I lie on the floor with the light off. It's not entirely dark — the surroundings are pixelated, akin to the low-quality blackness in a Youtube video. My forehead and nose touch the laminate, which is neither hygienic nor comfortable. Yet recalling how I ended up in this position is still too challenging for my brain. For now, it may be safer to just stay where I am.
As my eyelids, succulent and flushed like rotting fruit, slowly fall back over my eyeballs, the dark pixels mutate into multi-colored sticks which remind me of the bacteria Bacillus subtilis (commonly found in soil and the gastrointestinal tract of ruminants, humans, and marine sponges), or my friend JP’s phosphene paintings. He rubs his eyes when seeking inspiration, stimulating the cells in the retina to create new patterns behind his eyelids which he later transposes onto canvas. As a birthday gift, JP gave me a painting of orange sticks in a purple vacuum. He mentioned catching conjunctivitis while working on it, which added another layer of sophistication to the artwork.
I’m melting. There is a growing puddle under my face. It’s warm and comforting. Inside my suspiciously numb body, thoughts of death emerge. However, it’s not my own death I’m thinking of, but the demise of Cheems, the orange dog from memes. The fate of celebrity housepets is similar to that of autocratic tyrants who deceive people into believing they will live forever. Yet, unlike autocratic tyrants, we low-key wish for internet pets to be immortal. Now that Cheems is gone, where did his little orange soul depart to?
An elderly lady from my neighborhood once told me that she believed in a place beyond the rainbow where deceased dogs wait for their owners to join them. She promised to share more information about this place, but never did. Nevertheless, I have some insights into Cheems' journey into the afterlife.
It begins on an operating table in a Kowloon veterinary clinic, where our housepet hero is “needled into sleep within the space capsule of his own body, set adrift on a trajectory which will take him towards the singularity of a massive DMT surge in which everything accordions into a Menger sponge of memories and apparitions, vaporwave greed corridors that intersect to form a mirror maze of other dogs that look exactly like him but weirdly have no buttholes — have no buttholes to speak of, and thus no real smell.”
The scentless, somewhat dystopian limbo of Shiba City is where the meme hero finds himself after his physical departure in Maggot Mush's story 'Funeral Arcade of Doges.' Joining a parade led by the dog-things, Cheems’ uncanny doppelgangers, our protagonist goes past call centers, the offices of gut-health pyramid schemes, and billboards promoting high-quality Doge merchandise in ALL-CAPS COMIC SANS. Unyielding capitalist hyperrealism makes this Shiba purgatory feel oddly like home. Cheems, a good boi, remains blissfully unaware of his own image, having 'never passed the mirror test,' and doesn't realize that he is the one being honored in the funeral procession. Somewhat confused but optimistic, he follows the pack of buttholeless dog-entities to the place where his astral destiny will be determined.
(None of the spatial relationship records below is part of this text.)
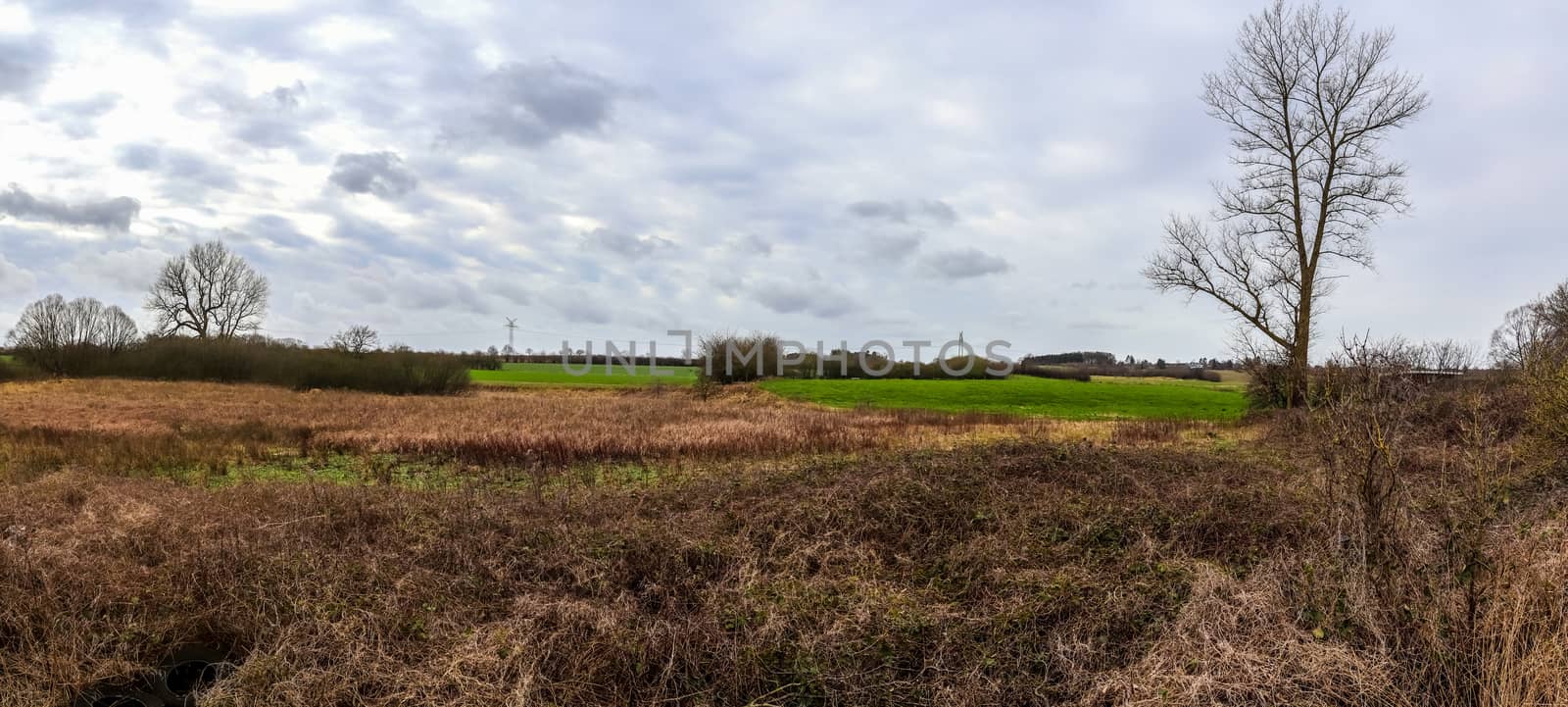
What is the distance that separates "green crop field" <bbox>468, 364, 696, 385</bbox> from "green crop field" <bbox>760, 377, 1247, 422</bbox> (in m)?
14.5

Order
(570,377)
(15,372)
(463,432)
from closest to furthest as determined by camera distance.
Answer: (463,432)
(15,372)
(570,377)

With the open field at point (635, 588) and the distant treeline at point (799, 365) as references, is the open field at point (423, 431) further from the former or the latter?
the distant treeline at point (799, 365)

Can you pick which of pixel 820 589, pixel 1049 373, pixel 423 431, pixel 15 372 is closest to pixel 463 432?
pixel 423 431

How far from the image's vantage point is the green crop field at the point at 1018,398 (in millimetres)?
31719

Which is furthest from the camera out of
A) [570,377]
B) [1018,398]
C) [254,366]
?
[570,377]

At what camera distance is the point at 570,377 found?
7088 cm

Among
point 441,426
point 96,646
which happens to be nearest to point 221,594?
point 96,646

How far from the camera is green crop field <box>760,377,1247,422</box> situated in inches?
1249

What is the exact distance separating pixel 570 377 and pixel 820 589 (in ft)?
224

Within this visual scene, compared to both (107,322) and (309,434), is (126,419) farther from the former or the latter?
(107,322)

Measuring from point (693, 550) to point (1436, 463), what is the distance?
33.3ft

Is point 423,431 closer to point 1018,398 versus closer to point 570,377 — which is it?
point 1018,398

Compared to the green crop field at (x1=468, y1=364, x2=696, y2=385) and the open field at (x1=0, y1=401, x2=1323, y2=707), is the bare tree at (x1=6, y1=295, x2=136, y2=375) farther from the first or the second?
the open field at (x1=0, y1=401, x2=1323, y2=707)

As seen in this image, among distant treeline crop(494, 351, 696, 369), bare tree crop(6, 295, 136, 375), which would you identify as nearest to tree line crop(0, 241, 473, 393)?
bare tree crop(6, 295, 136, 375)
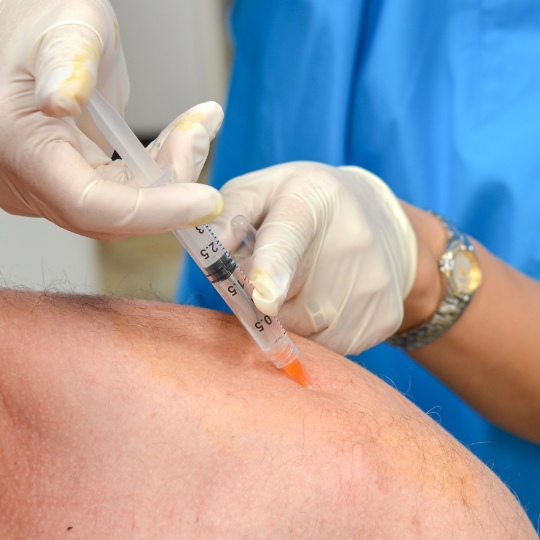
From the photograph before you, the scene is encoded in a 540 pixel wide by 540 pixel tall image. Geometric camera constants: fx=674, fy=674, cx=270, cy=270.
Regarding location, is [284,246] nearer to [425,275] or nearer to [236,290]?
[236,290]

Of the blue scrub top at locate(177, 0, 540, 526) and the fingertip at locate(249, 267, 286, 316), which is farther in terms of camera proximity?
the blue scrub top at locate(177, 0, 540, 526)

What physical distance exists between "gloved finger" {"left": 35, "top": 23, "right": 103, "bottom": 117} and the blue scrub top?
0.77 m

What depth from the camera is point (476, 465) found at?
0.75 meters

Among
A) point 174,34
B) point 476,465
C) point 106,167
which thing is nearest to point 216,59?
point 174,34

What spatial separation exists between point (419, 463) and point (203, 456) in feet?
0.75

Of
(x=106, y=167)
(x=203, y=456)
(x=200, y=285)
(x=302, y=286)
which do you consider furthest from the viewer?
(x=200, y=285)

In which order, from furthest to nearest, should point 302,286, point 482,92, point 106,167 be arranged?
point 482,92
point 302,286
point 106,167

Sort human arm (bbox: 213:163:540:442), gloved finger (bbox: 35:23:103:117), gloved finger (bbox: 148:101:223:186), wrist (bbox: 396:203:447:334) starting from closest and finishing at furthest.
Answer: gloved finger (bbox: 35:23:103:117), gloved finger (bbox: 148:101:223:186), human arm (bbox: 213:163:540:442), wrist (bbox: 396:203:447:334)

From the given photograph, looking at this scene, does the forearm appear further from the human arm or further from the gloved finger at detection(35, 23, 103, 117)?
the gloved finger at detection(35, 23, 103, 117)

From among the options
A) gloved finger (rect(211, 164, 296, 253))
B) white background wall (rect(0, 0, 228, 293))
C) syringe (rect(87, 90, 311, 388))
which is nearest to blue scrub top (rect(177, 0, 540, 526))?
gloved finger (rect(211, 164, 296, 253))

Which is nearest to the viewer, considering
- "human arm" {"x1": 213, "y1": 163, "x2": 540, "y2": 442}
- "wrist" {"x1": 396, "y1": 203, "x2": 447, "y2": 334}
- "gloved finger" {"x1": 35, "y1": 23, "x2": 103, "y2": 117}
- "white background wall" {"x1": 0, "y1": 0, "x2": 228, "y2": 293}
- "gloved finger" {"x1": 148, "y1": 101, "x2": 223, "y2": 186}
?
"gloved finger" {"x1": 35, "y1": 23, "x2": 103, "y2": 117}

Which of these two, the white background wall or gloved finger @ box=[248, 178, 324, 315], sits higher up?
gloved finger @ box=[248, 178, 324, 315]

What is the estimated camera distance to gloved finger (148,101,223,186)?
0.75 m

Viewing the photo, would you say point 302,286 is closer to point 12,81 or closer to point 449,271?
point 449,271
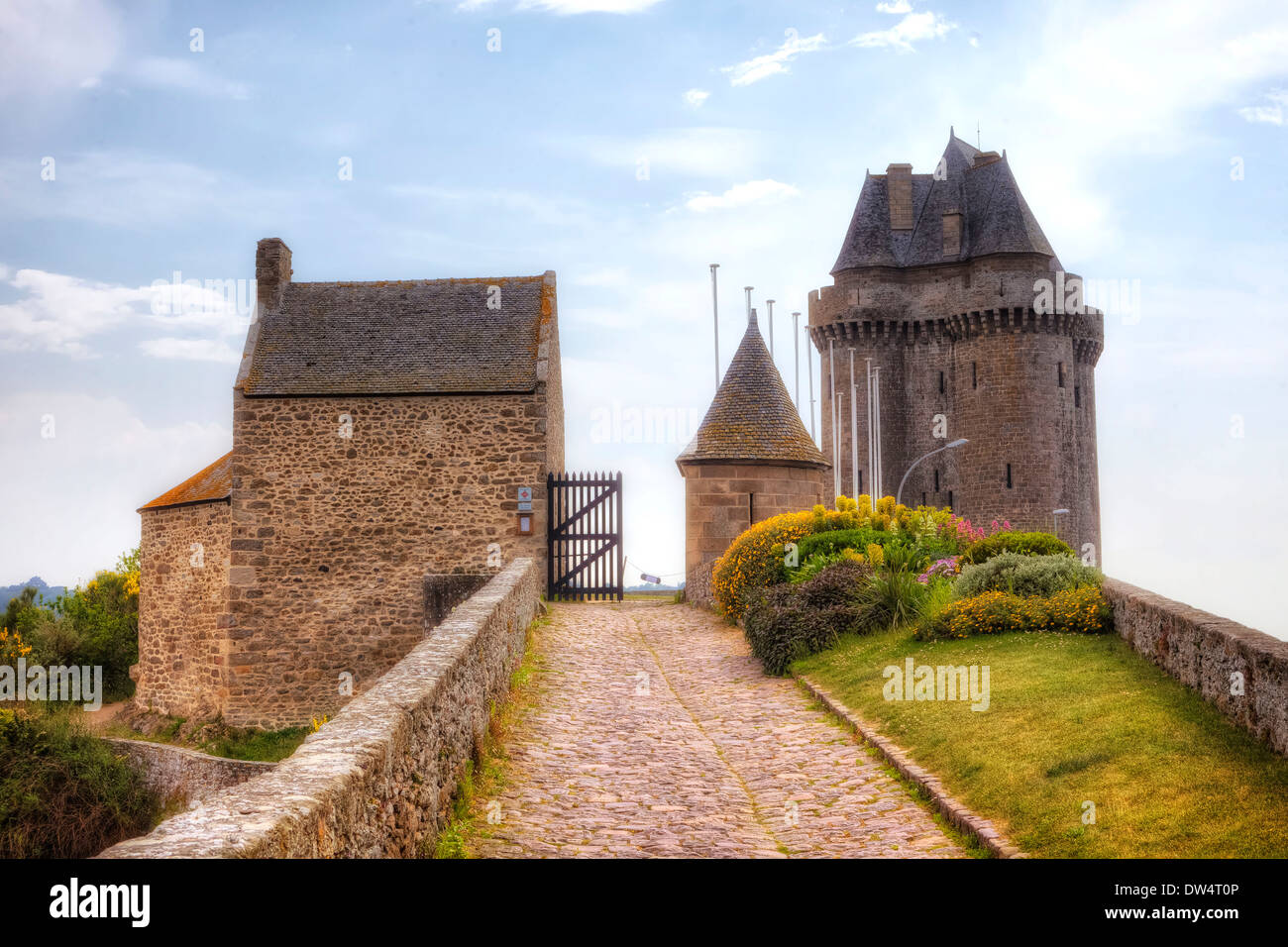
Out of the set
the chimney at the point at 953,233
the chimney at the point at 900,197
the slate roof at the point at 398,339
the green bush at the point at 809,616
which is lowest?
the green bush at the point at 809,616

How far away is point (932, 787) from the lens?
8297 mm

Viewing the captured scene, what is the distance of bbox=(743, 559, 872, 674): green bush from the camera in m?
14.1

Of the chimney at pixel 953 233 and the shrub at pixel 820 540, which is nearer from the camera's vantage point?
the shrub at pixel 820 540

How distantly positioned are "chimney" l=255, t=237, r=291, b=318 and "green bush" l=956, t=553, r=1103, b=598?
16889mm

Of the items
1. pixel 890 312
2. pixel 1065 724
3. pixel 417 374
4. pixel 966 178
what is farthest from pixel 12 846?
pixel 966 178

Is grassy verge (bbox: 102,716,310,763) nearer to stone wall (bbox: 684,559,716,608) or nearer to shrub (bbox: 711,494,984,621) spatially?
stone wall (bbox: 684,559,716,608)

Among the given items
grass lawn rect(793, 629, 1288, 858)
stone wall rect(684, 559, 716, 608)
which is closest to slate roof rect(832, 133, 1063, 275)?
stone wall rect(684, 559, 716, 608)

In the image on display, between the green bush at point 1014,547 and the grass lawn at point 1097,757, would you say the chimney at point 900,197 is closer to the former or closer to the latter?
the green bush at point 1014,547

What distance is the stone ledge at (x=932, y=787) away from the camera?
6904mm

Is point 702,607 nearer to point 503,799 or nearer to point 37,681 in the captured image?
point 503,799

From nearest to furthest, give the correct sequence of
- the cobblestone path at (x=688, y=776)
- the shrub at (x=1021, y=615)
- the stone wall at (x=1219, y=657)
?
the cobblestone path at (x=688, y=776) < the stone wall at (x=1219, y=657) < the shrub at (x=1021, y=615)

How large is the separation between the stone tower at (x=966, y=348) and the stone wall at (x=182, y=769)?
2992 centimetres

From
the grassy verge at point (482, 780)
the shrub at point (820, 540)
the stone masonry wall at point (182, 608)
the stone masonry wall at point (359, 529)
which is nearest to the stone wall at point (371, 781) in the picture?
the grassy verge at point (482, 780)

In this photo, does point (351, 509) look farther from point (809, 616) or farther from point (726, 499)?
point (809, 616)
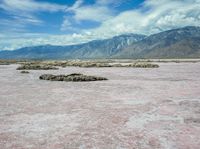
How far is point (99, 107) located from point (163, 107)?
3.02 metres

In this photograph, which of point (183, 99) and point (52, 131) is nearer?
point (52, 131)

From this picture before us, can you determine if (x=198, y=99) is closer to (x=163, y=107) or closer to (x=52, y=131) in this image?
(x=163, y=107)

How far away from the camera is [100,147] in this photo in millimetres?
6938

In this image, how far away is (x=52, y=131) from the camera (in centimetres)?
834

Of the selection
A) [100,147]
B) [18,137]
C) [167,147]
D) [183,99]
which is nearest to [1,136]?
[18,137]

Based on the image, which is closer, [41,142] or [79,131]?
[41,142]

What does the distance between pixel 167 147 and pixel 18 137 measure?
4409 millimetres

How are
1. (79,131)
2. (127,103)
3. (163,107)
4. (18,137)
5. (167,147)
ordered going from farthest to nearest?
(127,103) → (163,107) → (79,131) → (18,137) → (167,147)

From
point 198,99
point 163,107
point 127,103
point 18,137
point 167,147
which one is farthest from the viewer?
point 198,99

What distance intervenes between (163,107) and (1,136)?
7318 millimetres

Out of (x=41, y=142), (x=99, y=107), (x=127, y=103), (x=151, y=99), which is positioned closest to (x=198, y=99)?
(x=151, y=99)

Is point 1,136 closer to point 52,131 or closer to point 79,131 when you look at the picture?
point 52,131

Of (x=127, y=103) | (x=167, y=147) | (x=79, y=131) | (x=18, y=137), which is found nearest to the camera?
(x=167, y=147)

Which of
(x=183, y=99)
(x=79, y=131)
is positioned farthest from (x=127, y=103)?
(x=79, y=131)
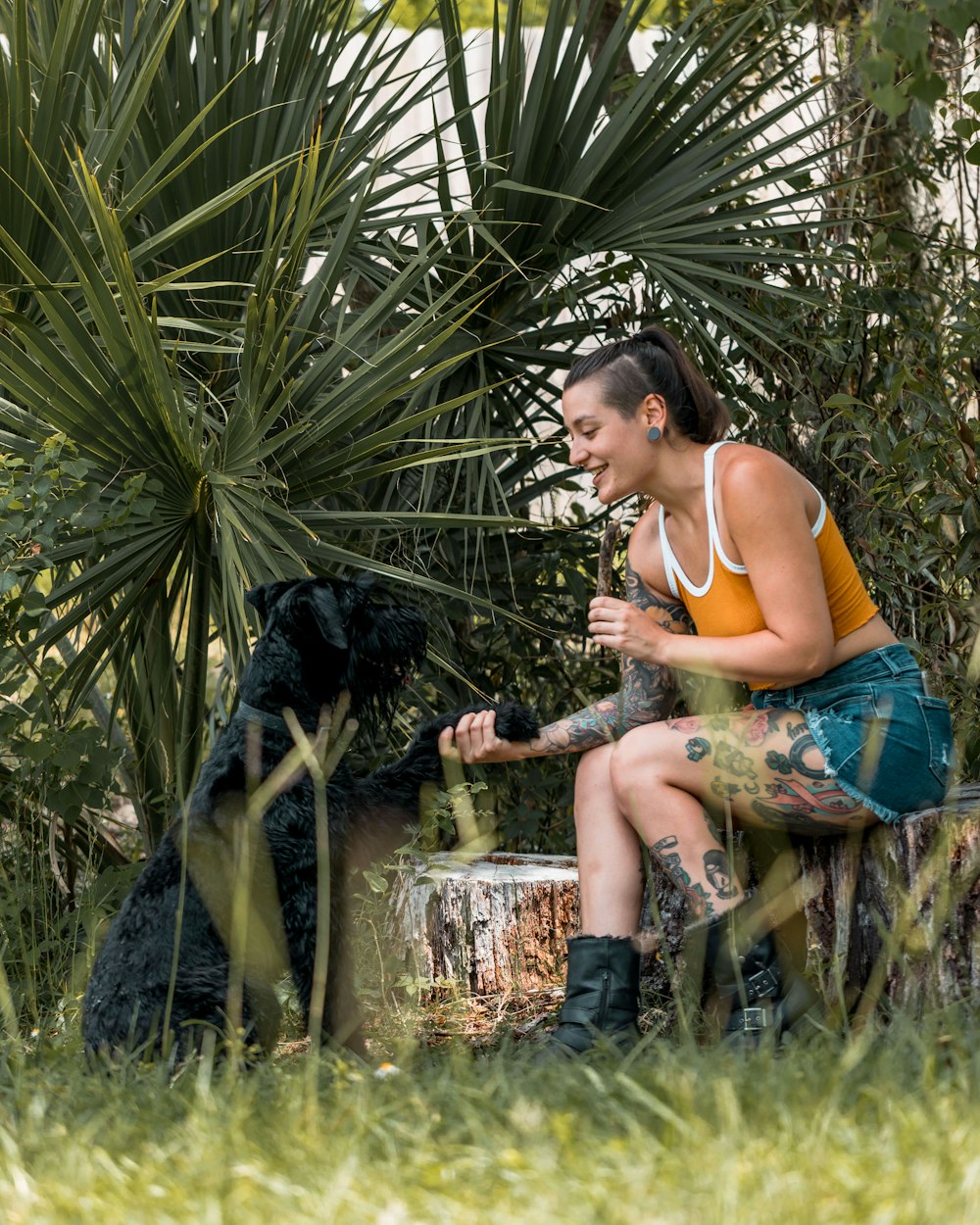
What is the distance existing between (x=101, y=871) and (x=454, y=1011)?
1439 mm

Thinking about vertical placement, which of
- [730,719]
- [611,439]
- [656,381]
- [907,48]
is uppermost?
[907,48]

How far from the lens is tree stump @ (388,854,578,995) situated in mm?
3030

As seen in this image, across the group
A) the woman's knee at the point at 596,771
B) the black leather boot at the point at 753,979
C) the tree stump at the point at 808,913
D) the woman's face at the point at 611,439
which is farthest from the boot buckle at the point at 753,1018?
the woman's face at the point at 611,439

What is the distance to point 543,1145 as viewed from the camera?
1304 millimetres

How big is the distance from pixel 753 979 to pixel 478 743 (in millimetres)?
765

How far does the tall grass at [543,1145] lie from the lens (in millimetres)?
1183

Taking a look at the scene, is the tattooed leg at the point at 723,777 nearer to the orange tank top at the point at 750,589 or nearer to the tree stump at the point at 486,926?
the orange tank top at the point at 750,589

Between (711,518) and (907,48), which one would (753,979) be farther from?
(907,48)

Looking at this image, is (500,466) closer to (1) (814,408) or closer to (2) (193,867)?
(1) (814,408)

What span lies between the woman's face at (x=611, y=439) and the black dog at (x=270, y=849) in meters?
0.52

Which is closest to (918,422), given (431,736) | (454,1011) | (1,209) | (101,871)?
(431,736)

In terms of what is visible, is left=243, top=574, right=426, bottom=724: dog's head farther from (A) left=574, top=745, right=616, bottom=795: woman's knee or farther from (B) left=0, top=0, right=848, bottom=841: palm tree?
(A) left=574, top=745, right=616, bottom=795: woman's knee

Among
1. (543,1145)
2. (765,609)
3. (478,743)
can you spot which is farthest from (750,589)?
(543,1145)

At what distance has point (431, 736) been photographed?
2783 millimetres
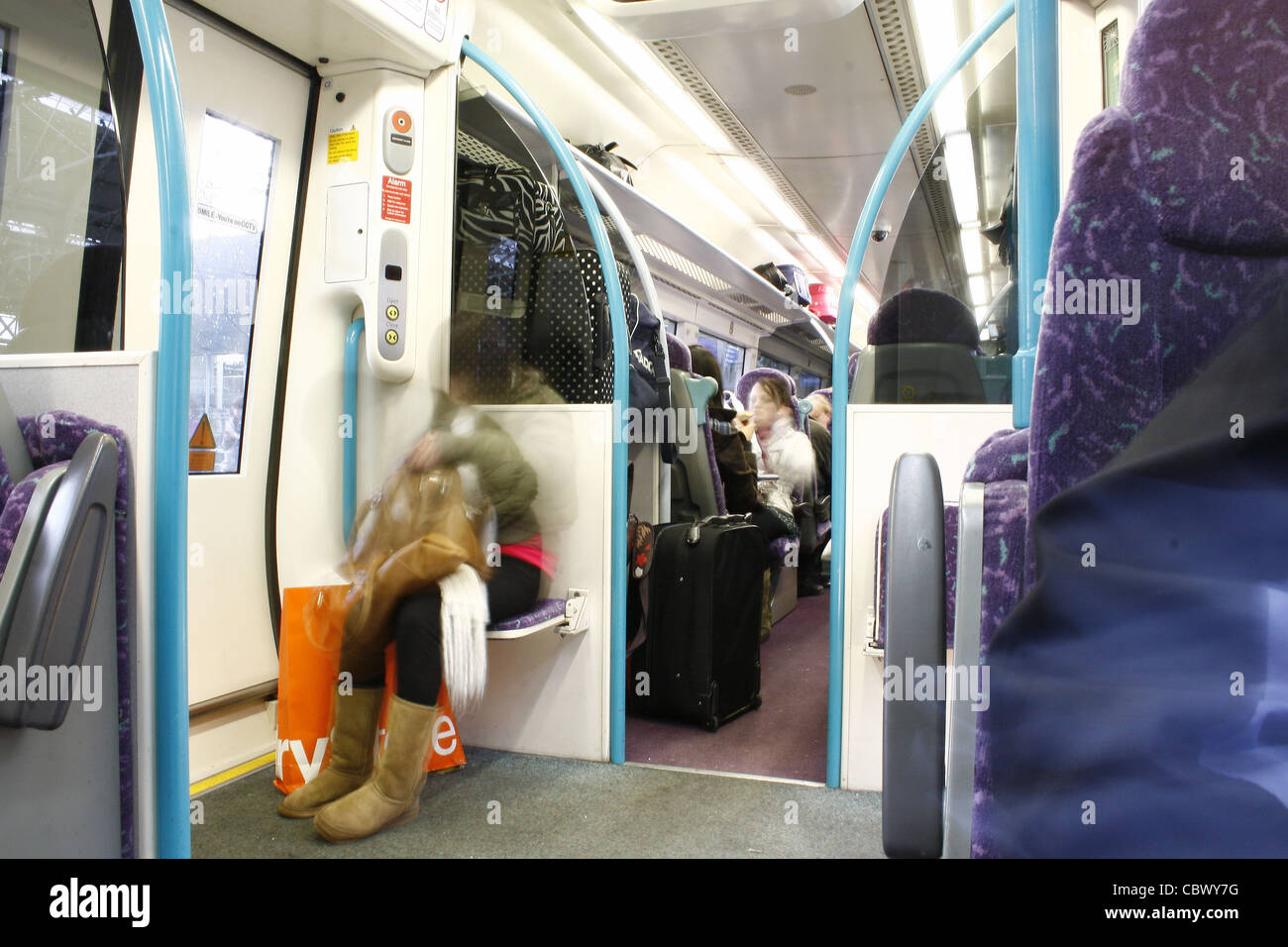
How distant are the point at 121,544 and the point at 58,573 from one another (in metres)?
0.18

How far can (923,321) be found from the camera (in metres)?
3.25

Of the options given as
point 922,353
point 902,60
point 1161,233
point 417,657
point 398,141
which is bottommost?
point 417,657

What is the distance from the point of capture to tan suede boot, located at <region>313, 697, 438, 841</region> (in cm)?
225

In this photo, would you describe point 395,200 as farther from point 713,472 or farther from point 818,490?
point 818,490

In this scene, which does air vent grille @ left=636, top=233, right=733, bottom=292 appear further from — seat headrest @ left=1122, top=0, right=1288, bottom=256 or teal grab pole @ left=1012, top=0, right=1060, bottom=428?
seat headrest @ left=1122, top=0, right=1288, bottom=256

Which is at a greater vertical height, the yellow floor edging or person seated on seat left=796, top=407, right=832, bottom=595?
person seated on seat left=796, top=407, right=832, bottom=595

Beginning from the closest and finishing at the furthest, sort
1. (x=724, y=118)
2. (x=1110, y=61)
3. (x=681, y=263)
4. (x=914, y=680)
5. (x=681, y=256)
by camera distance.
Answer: (x=914, y=680) < (x=1110, y=61) < (x=724, y=118) < (x=681, y=256) < (x=681, y=263)

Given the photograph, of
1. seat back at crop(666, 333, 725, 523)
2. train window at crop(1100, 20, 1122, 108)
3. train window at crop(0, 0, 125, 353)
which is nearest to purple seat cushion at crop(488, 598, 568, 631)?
seat back at crop(666, 333, 725, 523)

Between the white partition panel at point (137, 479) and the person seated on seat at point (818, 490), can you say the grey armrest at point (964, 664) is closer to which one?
the white partition panel at point (137, 479)

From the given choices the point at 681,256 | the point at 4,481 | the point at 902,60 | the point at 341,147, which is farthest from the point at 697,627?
the point at 681,256

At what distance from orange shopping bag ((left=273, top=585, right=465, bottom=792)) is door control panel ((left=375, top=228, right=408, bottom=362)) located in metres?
0.86

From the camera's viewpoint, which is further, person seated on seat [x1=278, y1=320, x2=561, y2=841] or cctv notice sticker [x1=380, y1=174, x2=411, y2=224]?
cctv notice sticker [x1=380, y1=174, x2=411, y2=224]

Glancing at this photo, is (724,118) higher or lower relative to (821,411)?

'Funeral Arcade of Doges' is anthropological science fiction that reveals the thick layer of existentialism behind the deliberately unserious culture of internet memes. The burial procession for Cheems echoes the tradition of Ji-Ling, the 49-day Taoist mourning period aimed at protecting and guiding the deceased on their journey into the next life. Will Cheems’ soul be digitized when he is turned into a full-scaled abstraction? Is there life after the internet? Is there death after the internet?
In the quest to find an alternative to traditional denouements, Cheems throws down a challenge to the false binary of a system that merely presents an illusion of choice. “Bright and cold or warm and dark? The underworld or outer space?” He senses that there should be a third path that would fully embrace the idea of spectrality — an unplace for abstractions like himself, albeit a smelly one.
The puddle under my face is growing colder, pleasantly refreshing my left cheek. I lift my eyelids and let my gaze penetrate the dense visual rush of expanding pixels. The blurry light stain is my white leather armchair. Within it is my dog, a dark silhouette with flapping ears, observing me from an upward perspective, enjoying our role reversal. I have fainted, and landed face-first. The puddle beneath me is iron-flavored. I run my tongue along the upper row of teeth to check if I'm missing any. The teeth are where they should be, but my nose seems dangerously melded with the floor, as if I’d been attempting to smell Cheems’ butt through the dimensions of the living and the dead.
For a brief moment, as my mind drifted afloat in the turbulent waters of unconsciousness and the fragile form of my physical body was pinned to the floor by gravity, I met him—my favorite meme. I could bid a farewell to him and everything not supposed to transcend the temporal boundaries of 2023.
Bye bye fren!
“Your image was a container for a multitude of human experiences and affects: you were a meme and a public figure and a mirror and a comfort object in the digital space, and all of this was unknown to you and will go on.”